* _Consigne_
Dans le texte sur le service de référence virtuel, recopiez le passage allant de "Je travaille au" à "de notre public." en substituant "moyens" à "outils".

* _Texte fourni_
***

Je travaille au Point d’Information de Taylor, et j’ai beaucoup poussé pour que nous nous engagions dans cet effort de collaboration, afin de « prendre pied » dans ce domaine. Dans l’ensemble, c’est à mon avis une expérience qui vaut la peine d’être tentée et je suis heureux que nous nous y soyons mis. Reste qu’un service de référence virtuel ne peut (ni ne devrait, selon moi) pleinement remplacer un service de référence sur place.

Ce n’est qu’un des nombreux outils à notre disposition pour nous aider à répondre au mieux aux demandes de notre public.

Un des exemples passés sous silence dans l’article est l’offre d’un service de référence aux étudiants qui suivent leurs études à distance. Même si le travail de référence virtuel n’est pas l’idéal, pour eux cela vaut toujours mieux que rien ! Il existe à Taylor des cursus conçus pour les adultes dans le cadre de l’enseignement permanent. Quelque neuf cents étudiants salariés y sont inscrits, et la mise en place d’un service de référence virtuel présente beaucoup d’intérêt pour eux. C’est une des raisons principales pour lesquelles nous nous sommes lancés dans l’aventure. Que dire en outre du nombre toujours croissant d’étudiants qui, bien que géographiquement présents, ne fréquentent pas régulièrement la bibliothèque ? Il vaut la peine d’essayer de mettre en place un service de référence virtuel, ne serait-ce que pour atteindre cette partie de la population.

***

* _Lignes de données_
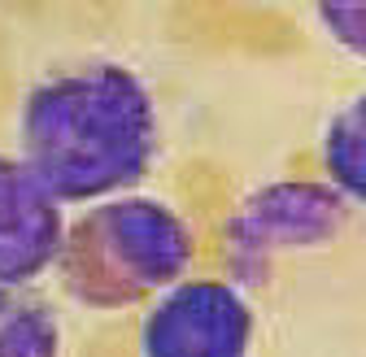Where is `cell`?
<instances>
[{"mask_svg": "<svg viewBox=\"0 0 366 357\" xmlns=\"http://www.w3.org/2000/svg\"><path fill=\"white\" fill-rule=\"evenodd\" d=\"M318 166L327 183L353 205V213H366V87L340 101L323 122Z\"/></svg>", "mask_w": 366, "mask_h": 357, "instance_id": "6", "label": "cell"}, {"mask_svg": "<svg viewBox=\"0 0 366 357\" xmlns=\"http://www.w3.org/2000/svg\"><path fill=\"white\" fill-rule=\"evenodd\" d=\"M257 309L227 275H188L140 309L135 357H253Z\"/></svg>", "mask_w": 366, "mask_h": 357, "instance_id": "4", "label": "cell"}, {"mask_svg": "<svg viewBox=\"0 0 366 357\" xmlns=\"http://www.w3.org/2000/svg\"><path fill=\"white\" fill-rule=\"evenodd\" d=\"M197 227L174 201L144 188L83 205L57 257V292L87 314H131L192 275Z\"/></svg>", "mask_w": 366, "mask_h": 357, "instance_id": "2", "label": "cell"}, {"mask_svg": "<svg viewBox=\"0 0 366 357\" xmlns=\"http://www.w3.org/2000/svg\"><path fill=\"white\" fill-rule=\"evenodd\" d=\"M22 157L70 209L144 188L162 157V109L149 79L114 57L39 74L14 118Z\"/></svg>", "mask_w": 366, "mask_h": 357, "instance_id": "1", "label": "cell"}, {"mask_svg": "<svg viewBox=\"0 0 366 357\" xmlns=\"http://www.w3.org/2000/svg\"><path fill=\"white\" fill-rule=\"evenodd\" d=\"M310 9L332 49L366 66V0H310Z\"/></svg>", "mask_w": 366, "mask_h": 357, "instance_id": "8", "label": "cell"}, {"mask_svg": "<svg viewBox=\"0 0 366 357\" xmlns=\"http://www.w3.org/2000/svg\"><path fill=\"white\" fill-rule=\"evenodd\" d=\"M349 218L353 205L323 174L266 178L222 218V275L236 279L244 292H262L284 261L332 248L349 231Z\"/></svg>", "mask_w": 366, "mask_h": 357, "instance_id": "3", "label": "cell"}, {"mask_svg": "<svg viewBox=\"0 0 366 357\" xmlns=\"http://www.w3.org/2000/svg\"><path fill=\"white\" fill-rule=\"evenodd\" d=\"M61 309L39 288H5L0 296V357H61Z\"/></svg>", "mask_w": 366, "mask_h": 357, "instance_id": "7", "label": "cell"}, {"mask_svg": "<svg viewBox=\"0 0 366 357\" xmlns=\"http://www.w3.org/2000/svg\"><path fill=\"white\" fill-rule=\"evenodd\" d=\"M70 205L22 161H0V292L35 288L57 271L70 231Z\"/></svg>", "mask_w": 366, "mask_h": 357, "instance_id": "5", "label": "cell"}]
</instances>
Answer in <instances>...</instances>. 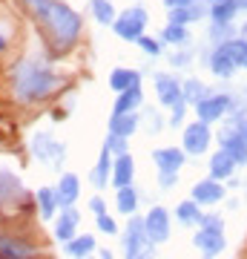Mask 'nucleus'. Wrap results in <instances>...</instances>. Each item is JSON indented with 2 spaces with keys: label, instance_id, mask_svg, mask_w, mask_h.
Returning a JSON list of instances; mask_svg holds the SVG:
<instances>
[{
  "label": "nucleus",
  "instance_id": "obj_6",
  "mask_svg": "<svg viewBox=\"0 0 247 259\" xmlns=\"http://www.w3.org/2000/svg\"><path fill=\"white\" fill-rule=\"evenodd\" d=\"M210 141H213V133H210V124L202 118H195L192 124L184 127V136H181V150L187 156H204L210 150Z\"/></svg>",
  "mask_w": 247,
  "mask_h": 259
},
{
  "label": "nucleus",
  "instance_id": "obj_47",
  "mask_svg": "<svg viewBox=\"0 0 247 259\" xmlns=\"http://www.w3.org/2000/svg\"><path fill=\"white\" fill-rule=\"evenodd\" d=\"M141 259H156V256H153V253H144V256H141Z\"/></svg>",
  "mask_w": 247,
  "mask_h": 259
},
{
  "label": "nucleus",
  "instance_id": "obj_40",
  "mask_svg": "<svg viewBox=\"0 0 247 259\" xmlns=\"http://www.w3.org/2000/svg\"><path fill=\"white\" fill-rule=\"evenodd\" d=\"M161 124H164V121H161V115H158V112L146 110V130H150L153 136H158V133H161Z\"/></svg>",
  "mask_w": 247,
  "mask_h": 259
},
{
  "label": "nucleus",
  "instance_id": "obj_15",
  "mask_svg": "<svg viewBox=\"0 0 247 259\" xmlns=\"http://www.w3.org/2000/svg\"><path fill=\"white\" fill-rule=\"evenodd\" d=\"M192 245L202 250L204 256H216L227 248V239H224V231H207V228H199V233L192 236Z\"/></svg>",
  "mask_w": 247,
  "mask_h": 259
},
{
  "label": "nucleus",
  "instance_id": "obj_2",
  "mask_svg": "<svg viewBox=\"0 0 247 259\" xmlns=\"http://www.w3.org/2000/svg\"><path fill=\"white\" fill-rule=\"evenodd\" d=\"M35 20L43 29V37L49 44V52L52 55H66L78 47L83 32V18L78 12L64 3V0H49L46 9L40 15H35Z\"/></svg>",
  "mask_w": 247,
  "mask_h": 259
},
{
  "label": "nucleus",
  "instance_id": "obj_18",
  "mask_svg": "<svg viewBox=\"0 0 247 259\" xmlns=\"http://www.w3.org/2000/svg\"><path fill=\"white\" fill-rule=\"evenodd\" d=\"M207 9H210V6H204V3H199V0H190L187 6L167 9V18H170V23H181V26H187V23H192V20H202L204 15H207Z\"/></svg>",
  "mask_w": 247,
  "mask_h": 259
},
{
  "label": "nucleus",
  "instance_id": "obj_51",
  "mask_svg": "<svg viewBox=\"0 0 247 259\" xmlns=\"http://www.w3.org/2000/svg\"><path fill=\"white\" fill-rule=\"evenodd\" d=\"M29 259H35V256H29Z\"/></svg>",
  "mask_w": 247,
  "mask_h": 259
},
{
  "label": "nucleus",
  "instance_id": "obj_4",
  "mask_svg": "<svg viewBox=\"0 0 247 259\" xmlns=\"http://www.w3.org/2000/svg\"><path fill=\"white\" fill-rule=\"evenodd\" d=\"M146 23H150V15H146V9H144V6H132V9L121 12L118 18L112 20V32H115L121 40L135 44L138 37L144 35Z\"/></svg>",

***

* _Résultat attendu_
Je travaille au Point d’Information de Taylor, et j’ai beaucoup poussé pour que nous nous engagions dans cet effort de collaboration, afin de « prendre pied » dans ce domaine. Dans l’ensemble, c’est à mon avis une expérience qui vaut la peine d’être tentée et je suis heureux que nous nous y soyons mis. Reste qu’un service de référence virtuel ne peut (ni ne devrait, selon moi) pleinement remplacer un service de référence sur place.

Ce n’est qu’un des nombreux moyens à notre disposition pour nous aider à répondre au mieux aux demandes de notre public.